(Saved data entries)
-.-.-
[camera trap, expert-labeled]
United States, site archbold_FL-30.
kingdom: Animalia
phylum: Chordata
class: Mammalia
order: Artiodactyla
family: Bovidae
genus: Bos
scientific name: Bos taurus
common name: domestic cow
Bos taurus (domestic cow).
-.-.-
- [Task]:
Would you copy out all the entries above without changing a single character?

- [Output below]:
[camera trap, expert-labeled]
United States, site archbold_FL-30.
kingdom: Animalia
phylum: Chordata
class: Mammalia
order: Artiodactyla
family: Bovidae
genus: Bos
scientific name: Bos taurus
common name: domestic cow
Bos taurus (domestic cow).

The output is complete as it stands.